▶ **本文**
最近、Goのプロジェクトで大規模なリファクタリングを行ったのでまとめる。
元々このプロジェクトでは、以下のようにフラットにGoファイルを置く構成になっていた。
- cmd/api/main.go
- user.go
- user_db.go
- user_db_test.go
- user_handler.go
- user_handler_test.go
- server.go
しばらくはこれで問題なかったが、1年ほど開発が続くと、だんだんとプログラムのファイル数が増えていき、プログラムの見通しが悪くなってきた。
また、同じパッケージに全て置いているため、循環参照の問題は発生しないが、名前が衝突して使用できなくなる問題が発生するようになった。
整理方法を検討した結果、今回はルートにドメインパッケージを置く構成を採用した。
ルートにドメインパッケージを置く構成とは
ルートにドメインパッケージを置く構成とは、 リポジトリのルートにドメインパッケージを作り、依存関係に応じたサブパッケージに実装をまとめる構成のことで、 以下のBen Johnson氏による「Standard Package Layout」の記事で紹介されているパッケージ構成を参考にしている。
記事中では、「Standard Package Layout」と紹介されているものの、 この名前だと本筋と違う議論になってしまいそうなので、 この記事では少々長いが「ルートにドメインパッケージを置く構成」と呼ぶことにする。
たとえば、MySQLを使ったバックエンドAPIを想定すると、 ルートドメインパッケージでは、以下のような構成となる。
- cmd/api/main.go
- mysql/
- user.go
- http/
- user_handler.go
- server.go
- user.go
ドメインパッケージのファイルはGitリポジトリのルートに必ず置く必要はないので、 リポジトリのルートに直接Goファイルを置きたくない場合や、Gitリポジトリ名がドメインを表す名前ではない場合は、 ルートドメイン用のディレクトリを作ってコードを置けば良い。
仮にプロダクト名がmyapp
だったとすると、ドメインパッケージがmyapp
となる。
- cmd/api/main.go
- myapp/
- mysql/
- user.go
- http/
- user_handler.go
- server.go
- user.go
myapp/user.go
は以下のように定義され、プログラムの各所からこのモデルが使われることになる。
package myapp
type User struct {
Name string
Age int
}
type UserService interface {
CreateUser(uid string) (*User, error)
GetUser(uid string) (*User, error)
UpdateUser(uid string) (*User, error)
DeleteUser(uid string) error
}
mysqlパッケージでは、myapp.UserService
インターフェースを満たすように具体的な実装を書く。
package mysql
type UserService struct {
db *sqlx.DB
}
func (s *UserService) CreateUser(uid string) (*myapp.User, error) {
// MySQLを使った具体的な実装を書く
}
httpパッケージでは、直接mysqlパッケージのmysql.UserService
は使わず、myappパッケージのインターフェースを使うようにする。
package http
type UserHandler struct {
userService myapp.UserService
}
今回は、mocksディレクトリにgomock経由でルートパッケージのモックを生成し、 サブパッケージでルートパッケージのサービスに依存する場合は、mocks以下のモックを使うようにした。

▶ **データ**
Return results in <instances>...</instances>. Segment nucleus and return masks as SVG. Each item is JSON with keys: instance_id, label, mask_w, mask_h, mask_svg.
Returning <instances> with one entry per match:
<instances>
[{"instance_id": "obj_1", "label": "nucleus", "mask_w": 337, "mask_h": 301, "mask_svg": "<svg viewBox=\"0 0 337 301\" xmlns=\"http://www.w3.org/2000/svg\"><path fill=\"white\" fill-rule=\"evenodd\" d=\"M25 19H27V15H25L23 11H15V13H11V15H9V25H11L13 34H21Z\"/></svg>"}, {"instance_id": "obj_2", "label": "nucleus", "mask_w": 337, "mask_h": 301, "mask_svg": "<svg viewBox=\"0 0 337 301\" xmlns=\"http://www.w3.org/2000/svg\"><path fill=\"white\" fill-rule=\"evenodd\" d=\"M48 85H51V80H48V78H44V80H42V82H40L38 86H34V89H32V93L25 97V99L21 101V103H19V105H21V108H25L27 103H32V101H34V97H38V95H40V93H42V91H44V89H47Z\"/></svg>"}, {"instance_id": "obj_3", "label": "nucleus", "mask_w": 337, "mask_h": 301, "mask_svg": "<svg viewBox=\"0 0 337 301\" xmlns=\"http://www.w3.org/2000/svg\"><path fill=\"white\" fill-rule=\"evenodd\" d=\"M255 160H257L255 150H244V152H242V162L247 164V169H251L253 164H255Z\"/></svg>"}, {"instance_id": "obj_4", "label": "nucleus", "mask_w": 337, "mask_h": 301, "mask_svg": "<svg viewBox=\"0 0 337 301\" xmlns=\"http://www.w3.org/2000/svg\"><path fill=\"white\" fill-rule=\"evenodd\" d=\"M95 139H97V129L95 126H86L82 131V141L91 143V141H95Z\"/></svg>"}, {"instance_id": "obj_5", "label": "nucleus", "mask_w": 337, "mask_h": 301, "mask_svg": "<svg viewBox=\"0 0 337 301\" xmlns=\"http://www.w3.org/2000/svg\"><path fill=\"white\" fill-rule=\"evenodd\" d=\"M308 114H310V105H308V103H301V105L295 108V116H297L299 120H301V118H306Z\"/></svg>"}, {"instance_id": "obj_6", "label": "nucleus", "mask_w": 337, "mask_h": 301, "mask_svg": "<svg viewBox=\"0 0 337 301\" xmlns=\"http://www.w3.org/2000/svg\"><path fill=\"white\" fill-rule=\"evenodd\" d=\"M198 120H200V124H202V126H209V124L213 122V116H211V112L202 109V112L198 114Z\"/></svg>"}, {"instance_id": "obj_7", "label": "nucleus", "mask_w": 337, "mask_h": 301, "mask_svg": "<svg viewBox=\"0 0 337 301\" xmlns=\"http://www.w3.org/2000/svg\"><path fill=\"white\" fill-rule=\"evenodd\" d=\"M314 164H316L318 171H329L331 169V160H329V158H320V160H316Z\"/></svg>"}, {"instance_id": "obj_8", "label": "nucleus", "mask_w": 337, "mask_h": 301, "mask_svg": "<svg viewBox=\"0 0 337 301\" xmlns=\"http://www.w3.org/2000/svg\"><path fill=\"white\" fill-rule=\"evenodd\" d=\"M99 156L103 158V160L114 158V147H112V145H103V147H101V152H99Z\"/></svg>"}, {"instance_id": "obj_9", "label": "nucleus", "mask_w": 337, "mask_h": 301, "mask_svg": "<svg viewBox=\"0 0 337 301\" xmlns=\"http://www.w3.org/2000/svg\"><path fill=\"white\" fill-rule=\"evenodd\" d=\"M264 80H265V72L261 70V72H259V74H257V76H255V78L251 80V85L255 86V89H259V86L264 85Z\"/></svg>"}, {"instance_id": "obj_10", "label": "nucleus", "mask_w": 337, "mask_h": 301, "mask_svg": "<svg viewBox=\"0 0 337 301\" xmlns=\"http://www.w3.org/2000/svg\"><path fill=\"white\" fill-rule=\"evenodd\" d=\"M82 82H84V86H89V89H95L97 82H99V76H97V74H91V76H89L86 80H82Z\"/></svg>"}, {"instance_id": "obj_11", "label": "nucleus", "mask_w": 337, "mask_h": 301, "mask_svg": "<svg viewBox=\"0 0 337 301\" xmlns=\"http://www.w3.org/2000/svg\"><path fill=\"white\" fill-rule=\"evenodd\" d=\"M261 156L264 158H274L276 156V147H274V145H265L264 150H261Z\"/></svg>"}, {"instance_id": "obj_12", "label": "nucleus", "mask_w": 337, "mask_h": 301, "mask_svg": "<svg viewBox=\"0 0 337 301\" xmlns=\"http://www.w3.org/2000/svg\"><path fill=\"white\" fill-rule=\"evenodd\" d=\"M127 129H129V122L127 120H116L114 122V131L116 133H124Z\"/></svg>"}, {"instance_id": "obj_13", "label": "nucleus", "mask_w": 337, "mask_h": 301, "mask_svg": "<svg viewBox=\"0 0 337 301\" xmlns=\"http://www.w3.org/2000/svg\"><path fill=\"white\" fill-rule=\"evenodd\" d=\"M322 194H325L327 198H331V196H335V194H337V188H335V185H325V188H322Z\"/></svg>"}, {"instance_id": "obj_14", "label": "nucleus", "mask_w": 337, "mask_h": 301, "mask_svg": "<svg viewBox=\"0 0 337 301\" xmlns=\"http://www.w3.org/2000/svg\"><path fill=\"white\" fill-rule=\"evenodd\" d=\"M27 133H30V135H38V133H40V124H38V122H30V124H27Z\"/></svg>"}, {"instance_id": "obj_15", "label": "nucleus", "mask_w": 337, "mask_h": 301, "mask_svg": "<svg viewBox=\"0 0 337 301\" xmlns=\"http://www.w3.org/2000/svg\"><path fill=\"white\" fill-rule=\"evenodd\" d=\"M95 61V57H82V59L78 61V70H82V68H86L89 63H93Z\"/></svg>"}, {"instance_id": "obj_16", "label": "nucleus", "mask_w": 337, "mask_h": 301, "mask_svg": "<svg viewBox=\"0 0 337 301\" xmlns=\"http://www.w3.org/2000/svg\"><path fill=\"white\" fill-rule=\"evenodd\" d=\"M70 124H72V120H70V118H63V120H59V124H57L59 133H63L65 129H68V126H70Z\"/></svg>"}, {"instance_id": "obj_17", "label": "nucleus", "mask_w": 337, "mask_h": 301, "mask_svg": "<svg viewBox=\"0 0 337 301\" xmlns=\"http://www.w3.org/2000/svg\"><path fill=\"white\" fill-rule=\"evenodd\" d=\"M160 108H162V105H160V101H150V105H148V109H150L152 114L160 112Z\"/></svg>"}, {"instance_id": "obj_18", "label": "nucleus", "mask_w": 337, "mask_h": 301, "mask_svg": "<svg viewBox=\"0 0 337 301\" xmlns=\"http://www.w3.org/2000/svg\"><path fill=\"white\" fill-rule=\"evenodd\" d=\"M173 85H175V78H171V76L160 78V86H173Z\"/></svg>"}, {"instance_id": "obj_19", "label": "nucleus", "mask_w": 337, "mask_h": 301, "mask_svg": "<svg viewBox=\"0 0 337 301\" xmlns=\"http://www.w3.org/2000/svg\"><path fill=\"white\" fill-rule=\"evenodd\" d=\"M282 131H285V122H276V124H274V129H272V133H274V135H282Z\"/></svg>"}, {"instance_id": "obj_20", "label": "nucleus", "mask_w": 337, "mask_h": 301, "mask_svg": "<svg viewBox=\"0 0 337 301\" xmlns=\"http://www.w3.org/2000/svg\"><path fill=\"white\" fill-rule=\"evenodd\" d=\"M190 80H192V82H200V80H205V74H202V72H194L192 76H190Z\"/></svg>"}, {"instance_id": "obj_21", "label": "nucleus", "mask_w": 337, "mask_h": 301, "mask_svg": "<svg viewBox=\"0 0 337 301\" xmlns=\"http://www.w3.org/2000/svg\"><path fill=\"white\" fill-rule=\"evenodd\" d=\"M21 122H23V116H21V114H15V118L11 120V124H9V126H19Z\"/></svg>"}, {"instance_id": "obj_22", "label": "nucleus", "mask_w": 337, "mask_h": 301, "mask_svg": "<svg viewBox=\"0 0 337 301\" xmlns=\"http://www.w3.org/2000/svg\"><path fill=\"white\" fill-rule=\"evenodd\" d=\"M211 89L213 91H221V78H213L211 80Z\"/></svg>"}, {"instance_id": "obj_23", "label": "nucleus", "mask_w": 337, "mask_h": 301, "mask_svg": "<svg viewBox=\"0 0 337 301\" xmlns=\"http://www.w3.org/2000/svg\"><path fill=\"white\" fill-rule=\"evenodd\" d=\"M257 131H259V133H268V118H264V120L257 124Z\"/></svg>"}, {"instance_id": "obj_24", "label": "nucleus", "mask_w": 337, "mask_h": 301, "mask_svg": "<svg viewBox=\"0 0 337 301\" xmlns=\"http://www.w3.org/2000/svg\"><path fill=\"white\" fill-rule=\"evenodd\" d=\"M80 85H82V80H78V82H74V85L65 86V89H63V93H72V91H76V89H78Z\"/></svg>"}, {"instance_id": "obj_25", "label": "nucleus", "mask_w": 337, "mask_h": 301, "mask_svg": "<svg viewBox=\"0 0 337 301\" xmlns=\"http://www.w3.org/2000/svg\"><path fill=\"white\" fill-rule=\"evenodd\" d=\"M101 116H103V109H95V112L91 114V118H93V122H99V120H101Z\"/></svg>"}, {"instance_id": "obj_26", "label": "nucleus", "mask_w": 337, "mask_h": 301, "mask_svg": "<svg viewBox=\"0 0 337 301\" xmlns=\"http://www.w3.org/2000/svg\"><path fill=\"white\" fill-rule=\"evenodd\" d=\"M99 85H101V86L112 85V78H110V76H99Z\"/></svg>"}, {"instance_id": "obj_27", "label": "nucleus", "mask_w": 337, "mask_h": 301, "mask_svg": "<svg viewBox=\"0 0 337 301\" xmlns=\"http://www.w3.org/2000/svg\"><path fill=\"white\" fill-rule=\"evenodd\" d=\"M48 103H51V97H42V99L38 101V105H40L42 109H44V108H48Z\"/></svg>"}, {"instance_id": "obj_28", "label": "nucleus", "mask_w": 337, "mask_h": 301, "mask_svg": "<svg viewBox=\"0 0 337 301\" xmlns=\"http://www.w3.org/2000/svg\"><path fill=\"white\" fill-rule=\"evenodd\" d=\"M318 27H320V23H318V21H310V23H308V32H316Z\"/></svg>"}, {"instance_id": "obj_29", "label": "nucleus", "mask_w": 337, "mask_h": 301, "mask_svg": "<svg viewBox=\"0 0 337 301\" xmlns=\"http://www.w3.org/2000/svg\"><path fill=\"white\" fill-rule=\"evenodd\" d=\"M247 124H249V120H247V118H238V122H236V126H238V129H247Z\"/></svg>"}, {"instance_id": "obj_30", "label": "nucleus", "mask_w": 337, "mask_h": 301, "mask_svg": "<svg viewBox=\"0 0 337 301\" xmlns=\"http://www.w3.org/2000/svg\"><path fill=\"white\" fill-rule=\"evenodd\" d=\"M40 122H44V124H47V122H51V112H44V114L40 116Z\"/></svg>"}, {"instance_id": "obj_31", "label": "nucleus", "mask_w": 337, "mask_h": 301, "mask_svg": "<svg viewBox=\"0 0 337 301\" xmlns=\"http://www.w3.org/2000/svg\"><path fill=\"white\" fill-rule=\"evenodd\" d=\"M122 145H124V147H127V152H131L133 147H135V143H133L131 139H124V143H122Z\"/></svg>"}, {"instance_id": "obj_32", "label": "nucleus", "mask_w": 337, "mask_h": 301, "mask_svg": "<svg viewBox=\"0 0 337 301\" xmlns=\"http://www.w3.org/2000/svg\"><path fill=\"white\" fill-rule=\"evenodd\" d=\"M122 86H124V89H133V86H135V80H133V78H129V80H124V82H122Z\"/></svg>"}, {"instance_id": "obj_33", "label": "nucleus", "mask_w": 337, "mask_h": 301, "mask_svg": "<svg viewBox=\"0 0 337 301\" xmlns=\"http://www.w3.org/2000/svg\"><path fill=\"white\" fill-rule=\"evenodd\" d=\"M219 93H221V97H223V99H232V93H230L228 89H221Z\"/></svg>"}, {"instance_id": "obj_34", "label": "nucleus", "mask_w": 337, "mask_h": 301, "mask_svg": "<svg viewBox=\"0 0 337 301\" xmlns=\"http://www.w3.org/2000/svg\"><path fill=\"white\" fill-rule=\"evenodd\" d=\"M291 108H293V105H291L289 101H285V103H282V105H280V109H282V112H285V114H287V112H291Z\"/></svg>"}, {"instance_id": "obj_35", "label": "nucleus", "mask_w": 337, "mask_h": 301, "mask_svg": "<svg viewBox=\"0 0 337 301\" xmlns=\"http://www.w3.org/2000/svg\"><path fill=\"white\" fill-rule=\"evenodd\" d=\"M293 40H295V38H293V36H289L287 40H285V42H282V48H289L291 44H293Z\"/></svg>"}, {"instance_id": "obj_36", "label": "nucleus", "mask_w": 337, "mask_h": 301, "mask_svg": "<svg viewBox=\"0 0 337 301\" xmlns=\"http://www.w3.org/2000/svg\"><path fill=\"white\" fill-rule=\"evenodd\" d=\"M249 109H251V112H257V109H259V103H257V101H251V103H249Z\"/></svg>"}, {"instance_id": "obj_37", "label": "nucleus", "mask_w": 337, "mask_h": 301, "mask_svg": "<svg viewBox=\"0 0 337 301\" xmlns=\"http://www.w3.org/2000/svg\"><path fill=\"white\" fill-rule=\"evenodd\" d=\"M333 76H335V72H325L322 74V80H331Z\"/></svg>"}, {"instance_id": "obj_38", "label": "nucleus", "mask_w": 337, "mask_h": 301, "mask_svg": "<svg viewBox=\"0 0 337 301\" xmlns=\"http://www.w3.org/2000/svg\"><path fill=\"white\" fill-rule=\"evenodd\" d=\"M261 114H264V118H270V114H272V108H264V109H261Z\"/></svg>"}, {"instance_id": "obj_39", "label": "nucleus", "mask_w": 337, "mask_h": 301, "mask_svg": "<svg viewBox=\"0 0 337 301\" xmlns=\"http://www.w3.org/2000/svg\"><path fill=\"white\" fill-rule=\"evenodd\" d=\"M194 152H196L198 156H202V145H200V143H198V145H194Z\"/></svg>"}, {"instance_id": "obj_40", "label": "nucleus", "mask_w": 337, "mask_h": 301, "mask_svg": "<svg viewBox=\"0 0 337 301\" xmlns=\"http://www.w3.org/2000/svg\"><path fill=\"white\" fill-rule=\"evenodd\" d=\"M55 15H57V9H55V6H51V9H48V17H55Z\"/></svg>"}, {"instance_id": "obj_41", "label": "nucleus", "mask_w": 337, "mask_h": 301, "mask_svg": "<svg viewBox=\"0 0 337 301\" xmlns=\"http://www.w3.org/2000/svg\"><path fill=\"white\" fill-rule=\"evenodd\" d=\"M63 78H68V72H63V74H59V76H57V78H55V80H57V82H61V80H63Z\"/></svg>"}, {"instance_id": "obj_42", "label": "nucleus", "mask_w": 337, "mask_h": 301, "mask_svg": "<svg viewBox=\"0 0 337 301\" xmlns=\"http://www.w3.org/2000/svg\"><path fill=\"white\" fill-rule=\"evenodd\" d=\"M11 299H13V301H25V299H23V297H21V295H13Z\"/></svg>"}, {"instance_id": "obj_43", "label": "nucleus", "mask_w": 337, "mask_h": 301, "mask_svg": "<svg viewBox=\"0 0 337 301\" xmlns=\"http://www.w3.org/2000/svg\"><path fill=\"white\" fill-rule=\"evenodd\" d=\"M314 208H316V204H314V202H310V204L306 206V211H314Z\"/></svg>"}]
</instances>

▶ **必要な作業**
Goのパッケージ構成についての本文を、最後の文の後から書き進めること。

▶ **回答**
package myapp
//go:generate mockgen -destination=./mocks/user_service_mock.go -package=mocks . UserService
type UserService interface {
CreateUser(uid string) (*User, error)
GetUser(uid string) (*User, error)
UpdateUser(uid string) (*User, error)
DeleteUser(uid string) error
}
mysqlパッケージはMySQLに関連する処理に専念し、 httpパッケージはMySQLへの依存を避け、httpサーバーの機能に集中したテストを書くことができる。
- cmd/api/main.go
- myapp/
- mocks/
- user_service_mock.go
- mysql/
- user.go
- user_test.go
- http/
- user_handler.go
- user_handler_test.go
- user.go
- user_test.go
実際のプロジェクトでは以下のような構成となった。
- cmd/api/main.go
- myapp
- http (HTTPサーバー)
- grpc (gRPCサーバー)
- rdb (MySQL)
- s3 (Amazon S3)
- dydb (DynamoDB)
- iot (AWS IoT)
- ssm (AWS SSM)
- fcm (Firebase Cloud Messaging)
- ... (省略)
これらのサブパッケージでは、dockertestやLocalStackを使って可能な限り実際に近い環境でテストを行なっている。
domainというパッケージ名を使わない理由
ドメインモデルは、ルートに置かずにdomain
パッケージを作っても実際は問題ない。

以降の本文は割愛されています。